Sacha Kester, ausländischer Herausgeber von de Volkskrant, ist in Israel – 46 Tage nach dem blutigen Angriff der Hamas auf Israel, bei dem 1.200 Israelis getötet und 240 nach Gaza deportiert wurden. Bei den anschließenden israelischen Luftangriffen und der Bodenoffensive wurden mehr als 14.000 Palästinenser getötet

„Das ganze Land steht im Bann der Geiselnahmen.“ Wenn Sie die Straße entlanggehen, bemerken Sie, dass überall israelische Flaggen und Transparente mit der Aufschrift „Bring Them Home“ hängen. Außerdem gibt es überall Fotos von den 240 Entführten, Porträts von Kindern, Jugendlichen, Großvätern und Großmüttern, überall hängen gelbe Bänder um Bäume und Menschen tragen eine gelbe Kordel um ihr Handgelenk, um ihre Solidarität auszudrücken.“

In Tel Aviv ging Kester heute Morgen auf den Platz vor dem Museum of Modern Art, einem der Orte, an denen seit Wochen Angehörige entführter Israelis und Sympathisanten für ihre Freilassung protestieren.

Wie wurde die Nachricht aufgenommen, dass es endlich eine Einigung zwischen Hamas und der Regierung über den Austausch entführter Israelis gegen Palästinenser in israelischen Gefängnissen gibt?

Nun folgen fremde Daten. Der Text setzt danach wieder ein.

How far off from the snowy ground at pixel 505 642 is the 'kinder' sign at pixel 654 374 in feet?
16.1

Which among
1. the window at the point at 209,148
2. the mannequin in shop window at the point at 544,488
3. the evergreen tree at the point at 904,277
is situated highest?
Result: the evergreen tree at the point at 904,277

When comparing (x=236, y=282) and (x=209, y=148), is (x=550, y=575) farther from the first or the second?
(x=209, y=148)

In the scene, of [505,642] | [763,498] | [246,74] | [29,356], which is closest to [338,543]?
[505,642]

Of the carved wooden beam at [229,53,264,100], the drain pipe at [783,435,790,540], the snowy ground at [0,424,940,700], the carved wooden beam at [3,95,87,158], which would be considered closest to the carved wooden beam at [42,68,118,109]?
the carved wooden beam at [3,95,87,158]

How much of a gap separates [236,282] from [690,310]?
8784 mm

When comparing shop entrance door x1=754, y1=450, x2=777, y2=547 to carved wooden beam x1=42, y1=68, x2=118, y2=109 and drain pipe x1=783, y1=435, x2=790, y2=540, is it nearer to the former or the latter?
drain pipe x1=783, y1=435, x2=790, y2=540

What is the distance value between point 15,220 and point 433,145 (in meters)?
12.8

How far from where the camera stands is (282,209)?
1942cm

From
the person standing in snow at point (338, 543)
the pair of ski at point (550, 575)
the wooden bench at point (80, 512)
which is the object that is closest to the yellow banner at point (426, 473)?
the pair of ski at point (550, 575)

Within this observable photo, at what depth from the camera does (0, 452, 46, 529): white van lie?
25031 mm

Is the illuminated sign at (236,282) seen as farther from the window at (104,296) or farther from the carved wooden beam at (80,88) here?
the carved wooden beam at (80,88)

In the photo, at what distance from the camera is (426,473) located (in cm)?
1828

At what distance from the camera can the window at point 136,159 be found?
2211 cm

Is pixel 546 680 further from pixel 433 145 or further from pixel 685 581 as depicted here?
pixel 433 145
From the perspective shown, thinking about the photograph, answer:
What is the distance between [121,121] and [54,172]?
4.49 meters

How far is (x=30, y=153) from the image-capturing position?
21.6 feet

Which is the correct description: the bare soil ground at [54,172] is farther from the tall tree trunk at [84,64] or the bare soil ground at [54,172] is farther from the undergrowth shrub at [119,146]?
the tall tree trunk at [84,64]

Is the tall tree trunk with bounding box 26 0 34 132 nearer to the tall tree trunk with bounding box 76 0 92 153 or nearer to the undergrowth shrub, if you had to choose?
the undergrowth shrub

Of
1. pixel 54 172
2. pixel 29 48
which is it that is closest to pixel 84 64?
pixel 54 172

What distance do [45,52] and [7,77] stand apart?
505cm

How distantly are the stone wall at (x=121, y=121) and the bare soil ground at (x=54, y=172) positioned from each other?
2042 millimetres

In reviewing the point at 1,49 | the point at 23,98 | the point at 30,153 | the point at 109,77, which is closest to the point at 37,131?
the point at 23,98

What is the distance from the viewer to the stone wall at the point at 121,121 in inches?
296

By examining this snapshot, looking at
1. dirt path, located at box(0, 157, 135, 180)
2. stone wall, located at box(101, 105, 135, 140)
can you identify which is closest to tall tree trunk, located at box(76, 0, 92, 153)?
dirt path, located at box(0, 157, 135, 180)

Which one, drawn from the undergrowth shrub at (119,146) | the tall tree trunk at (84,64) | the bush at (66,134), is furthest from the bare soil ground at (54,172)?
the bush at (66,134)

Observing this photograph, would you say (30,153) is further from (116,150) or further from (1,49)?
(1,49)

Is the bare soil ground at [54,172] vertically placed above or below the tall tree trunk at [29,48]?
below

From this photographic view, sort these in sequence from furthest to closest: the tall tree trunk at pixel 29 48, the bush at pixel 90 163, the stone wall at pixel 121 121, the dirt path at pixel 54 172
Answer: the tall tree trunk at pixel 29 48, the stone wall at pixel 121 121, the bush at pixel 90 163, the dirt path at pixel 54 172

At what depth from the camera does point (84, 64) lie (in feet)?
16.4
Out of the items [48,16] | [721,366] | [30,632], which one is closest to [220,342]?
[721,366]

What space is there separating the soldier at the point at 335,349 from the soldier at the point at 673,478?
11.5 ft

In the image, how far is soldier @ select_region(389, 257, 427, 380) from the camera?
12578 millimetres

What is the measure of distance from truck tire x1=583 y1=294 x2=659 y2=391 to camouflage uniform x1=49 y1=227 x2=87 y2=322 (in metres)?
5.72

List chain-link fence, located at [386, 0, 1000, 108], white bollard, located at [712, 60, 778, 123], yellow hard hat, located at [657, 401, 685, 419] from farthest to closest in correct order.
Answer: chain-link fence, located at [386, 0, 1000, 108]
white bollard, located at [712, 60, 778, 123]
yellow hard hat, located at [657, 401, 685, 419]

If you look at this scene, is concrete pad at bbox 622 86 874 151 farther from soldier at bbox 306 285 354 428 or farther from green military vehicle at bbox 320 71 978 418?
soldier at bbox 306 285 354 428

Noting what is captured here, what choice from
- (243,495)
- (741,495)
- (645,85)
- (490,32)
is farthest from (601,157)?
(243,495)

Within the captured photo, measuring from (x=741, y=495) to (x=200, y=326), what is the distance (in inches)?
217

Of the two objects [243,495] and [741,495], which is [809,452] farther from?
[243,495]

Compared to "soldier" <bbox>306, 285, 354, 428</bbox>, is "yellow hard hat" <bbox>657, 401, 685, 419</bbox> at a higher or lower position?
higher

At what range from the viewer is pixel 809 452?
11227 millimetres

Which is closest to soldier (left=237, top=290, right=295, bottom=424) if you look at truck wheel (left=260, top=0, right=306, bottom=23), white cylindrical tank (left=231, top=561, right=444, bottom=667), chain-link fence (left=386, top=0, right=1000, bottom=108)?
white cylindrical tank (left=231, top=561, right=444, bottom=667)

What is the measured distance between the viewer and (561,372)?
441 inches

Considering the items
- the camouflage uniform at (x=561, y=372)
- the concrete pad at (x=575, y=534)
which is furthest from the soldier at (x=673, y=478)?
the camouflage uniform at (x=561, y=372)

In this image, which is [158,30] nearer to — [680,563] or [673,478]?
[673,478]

„Die überwiegende Mehrheit der Menschen, mit denen ich auf der Straße spreche, ist froh, dass Geiseln nach Israel zurückkehren.“ Aber es ist ein sehr gemischtes Gefühl. Einerseits ist die Erleichterung groß, dass nun mehr Klarheit über das Schicksal der Frauen und Kinder herrscht, die seit sieben Wochen in Gaza festgehalten werden. Weil wir nichts über ihr Schicksal wissen. Neun Monate alte Babys wurden entführt, ebenso alte, gefährdete Menschen und Kranke, die Medikamente zum Überleben benötigen. Sie verschwanden in einem schwarzen Loch.

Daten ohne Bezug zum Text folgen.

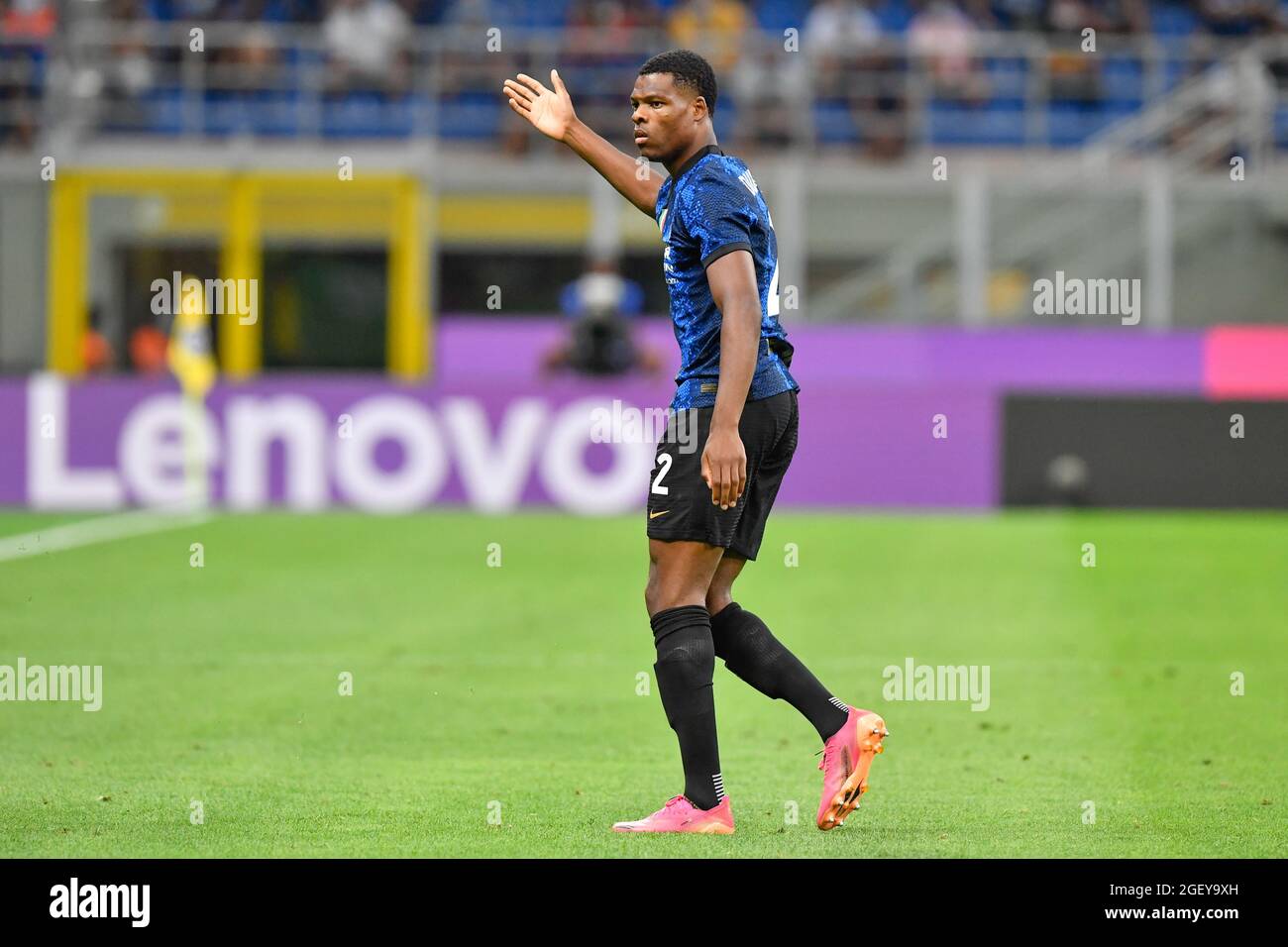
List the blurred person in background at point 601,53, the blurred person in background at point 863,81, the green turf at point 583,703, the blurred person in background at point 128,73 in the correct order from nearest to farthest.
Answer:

„Deshalb herrscht auch Freude über den Deal, denn die Hamas hat versprochen, dass das Rote Kreuz Zugang zu den Geiseln haben wird.“

„Andererseits besteht aber auch Angst um die Israelis, die in Gaza bleiben, in den Händen derer, die Israel bereits so viel Schaden zugefügt haben.“ Dabei handelt es sich überwiegend um Männer. Verringern sich jetzt nicht ihre Chancen auf Freilassung?‘

Warum sollte das so sein?

„Die Befürchtung ist, dass die Wahrscheinlichkeit, dass sie lebend herauskommen, umso geringer ist, je länger der Kampf andauert.“ Nun wurde vereinbart, in vier Phasen, verteilt auf vier Tage, 150 palästinensische Häftlinge gegen 50 israelische Geiseln auszutauschen. Für jeweils zehn freigelassene Geiseln der Hamas stimmt Israel einer weiteren eintägigen Kampfpause zu. Es besteht die Befürchtung, dass die Hamas die Zeit nutzen wird, um stärker zu werden und sich neu zu formieren, und dass die israelische Armee in der Lage sein wird, härteren Widerstand zu leisten.“

Wir verstehen, dass es auch innerhalb der Regierung Angst gibt.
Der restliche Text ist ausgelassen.